:: DATA EXTRACT

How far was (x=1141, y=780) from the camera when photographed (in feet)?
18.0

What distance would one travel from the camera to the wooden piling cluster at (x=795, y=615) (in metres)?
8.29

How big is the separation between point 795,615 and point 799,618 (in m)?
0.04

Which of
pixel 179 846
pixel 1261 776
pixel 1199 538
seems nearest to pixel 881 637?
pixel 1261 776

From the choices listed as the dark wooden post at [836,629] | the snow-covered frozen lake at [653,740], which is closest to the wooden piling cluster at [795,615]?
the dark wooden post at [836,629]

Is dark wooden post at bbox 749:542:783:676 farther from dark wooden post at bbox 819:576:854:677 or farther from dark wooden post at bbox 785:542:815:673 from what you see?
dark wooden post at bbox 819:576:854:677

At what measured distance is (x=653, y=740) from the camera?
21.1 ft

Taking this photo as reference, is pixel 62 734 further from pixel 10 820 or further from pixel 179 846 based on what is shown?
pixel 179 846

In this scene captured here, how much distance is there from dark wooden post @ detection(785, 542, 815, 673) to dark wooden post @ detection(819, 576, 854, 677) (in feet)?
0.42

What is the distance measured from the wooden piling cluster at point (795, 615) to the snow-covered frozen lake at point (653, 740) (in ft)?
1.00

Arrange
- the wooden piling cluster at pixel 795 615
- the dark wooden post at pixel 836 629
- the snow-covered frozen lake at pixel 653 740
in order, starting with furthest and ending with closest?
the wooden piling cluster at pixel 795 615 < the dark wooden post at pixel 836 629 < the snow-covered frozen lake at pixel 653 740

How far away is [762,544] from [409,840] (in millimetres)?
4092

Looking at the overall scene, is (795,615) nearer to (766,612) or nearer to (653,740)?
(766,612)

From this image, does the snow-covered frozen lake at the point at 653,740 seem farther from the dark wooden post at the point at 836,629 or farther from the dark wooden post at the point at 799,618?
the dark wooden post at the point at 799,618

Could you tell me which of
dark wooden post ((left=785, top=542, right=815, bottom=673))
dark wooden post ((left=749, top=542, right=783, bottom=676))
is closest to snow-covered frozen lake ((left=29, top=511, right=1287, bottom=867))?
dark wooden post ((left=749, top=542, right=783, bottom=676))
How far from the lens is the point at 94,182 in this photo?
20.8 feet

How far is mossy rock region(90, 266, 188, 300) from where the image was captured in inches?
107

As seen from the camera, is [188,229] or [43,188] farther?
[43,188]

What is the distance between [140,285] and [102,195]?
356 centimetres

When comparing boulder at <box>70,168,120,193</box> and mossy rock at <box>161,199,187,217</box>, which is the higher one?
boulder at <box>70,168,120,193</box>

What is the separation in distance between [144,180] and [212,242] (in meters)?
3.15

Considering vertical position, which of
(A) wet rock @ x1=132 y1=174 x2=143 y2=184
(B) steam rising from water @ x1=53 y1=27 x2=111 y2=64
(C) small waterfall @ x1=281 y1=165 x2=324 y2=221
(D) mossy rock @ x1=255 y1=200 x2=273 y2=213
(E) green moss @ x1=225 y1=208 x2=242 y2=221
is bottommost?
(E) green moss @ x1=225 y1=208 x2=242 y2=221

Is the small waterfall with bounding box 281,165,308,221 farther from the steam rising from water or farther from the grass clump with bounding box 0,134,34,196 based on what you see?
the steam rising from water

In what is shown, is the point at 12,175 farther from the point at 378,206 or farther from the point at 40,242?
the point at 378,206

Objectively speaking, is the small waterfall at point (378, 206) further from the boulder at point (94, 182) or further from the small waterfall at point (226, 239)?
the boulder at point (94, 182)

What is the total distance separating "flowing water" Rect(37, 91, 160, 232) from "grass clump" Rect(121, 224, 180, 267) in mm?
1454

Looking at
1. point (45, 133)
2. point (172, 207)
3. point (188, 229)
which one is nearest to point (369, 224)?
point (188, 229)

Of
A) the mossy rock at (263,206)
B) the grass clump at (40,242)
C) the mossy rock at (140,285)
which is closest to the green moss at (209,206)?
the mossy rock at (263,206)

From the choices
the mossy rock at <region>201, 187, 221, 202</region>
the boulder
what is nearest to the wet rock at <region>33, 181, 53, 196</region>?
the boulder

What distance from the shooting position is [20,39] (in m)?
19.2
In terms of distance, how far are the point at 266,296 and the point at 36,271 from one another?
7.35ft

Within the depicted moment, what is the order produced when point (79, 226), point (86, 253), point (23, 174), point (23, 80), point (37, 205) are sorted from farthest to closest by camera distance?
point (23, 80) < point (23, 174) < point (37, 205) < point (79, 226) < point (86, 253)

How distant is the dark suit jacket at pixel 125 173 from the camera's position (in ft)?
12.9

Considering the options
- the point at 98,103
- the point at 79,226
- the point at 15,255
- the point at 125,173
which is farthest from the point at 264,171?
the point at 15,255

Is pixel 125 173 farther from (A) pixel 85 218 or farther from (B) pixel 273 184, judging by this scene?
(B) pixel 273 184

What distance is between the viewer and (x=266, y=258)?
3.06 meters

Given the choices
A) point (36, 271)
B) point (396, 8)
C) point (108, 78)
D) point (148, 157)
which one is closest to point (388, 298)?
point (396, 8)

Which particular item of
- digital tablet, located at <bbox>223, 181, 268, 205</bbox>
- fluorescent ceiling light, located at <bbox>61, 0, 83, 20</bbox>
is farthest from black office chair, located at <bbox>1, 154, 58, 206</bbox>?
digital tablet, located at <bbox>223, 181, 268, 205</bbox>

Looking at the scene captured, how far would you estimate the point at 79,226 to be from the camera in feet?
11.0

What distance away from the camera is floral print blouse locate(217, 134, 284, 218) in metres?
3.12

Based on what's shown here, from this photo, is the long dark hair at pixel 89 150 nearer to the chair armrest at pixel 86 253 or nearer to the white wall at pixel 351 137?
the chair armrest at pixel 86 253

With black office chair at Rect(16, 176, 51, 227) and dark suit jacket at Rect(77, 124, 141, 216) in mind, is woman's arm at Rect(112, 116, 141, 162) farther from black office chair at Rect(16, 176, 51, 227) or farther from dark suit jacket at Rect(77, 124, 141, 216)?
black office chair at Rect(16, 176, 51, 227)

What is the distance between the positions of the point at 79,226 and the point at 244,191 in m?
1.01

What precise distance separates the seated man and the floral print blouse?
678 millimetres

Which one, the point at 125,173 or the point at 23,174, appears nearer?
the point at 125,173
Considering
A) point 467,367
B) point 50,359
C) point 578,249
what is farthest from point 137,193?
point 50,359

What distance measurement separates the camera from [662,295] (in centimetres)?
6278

::::

*PROBLEM STATEMENT*.
Above are the records; copy exactly the lines from the one with "Considering the options" through the final line.

*EXERCISE RESPONSE*.
Considering the options
- the point at 98,103
- the point at 79,226
- the point at 15,255
- the point at 125,173
which is farthest from the point at 264,171?
the point at 15,255

Is pixel 125 173 farther from (A) pixel 85 218 or farther from (B) pixel 273 184, judging by this scene?
(B) pixel 273 184

What distance is between the viewer and (x=266, y=258)?
3.06 meters

Given the choices
A) point (36, 271)
B) point (396, 8)
C) point (108, 78)
D) point (148, 157)
which one is closest to point (388, 298)?
point (396, 8)

Which particular item of
- digital tablet, located at <bbox>223, 181, 268, 205</bbox>
- fluorescent ceiling light, located at <bbox>61, 0, 83, 20</bbox>
is farthest from black office chair, located at <bbox>1, 154, 58, 206</bbox>?
digital tablet, located at <bbox>223, 181, 268, 205</bbox>

Looking at the scene captured, how far would you estimate the point at 79,226 to be from the camera in feet?
11.0

What distance away from the camera is floral print blouse locate(217, 134, 284, 218) in metres?
3.12

Based on what's shown here, from this photo, is the long dark hair at pixel 89 150 nearer to the chair armrest at pixel 86 253 or nearer to the white wall at pixel 351 137?
the chair armrest at pixel 86 253

With black office chair at Rect(16, 176, 51, 227) and dark suit jacket at Rect(77, 124, 141, 216) in mind, is woman's arm at Rect(112, 116, 141, 162) farther from black office chair at Rect(16, 176, 51, 227) or farther from dark suit jacket at Rect(77, 124, 141, 216)?
black office chair at Rect(16, 176, 51, 227)

What is the distance between the positions of the point at 79,226 and the point at 244,191 in m?
1.01

What precise distance separates the seated man and the floral print blouse?
678 millimetres

Which one, the point at 125,173 or the point at 23,174, appears nearer?
the point at 125,173
Considering
A) point 467,367
B) point 50,359
C) point 578,249
what is farthest from point 137,193?
point 50,359

What distance measurement separates the camera from [662,295] (in centimetres)?
6278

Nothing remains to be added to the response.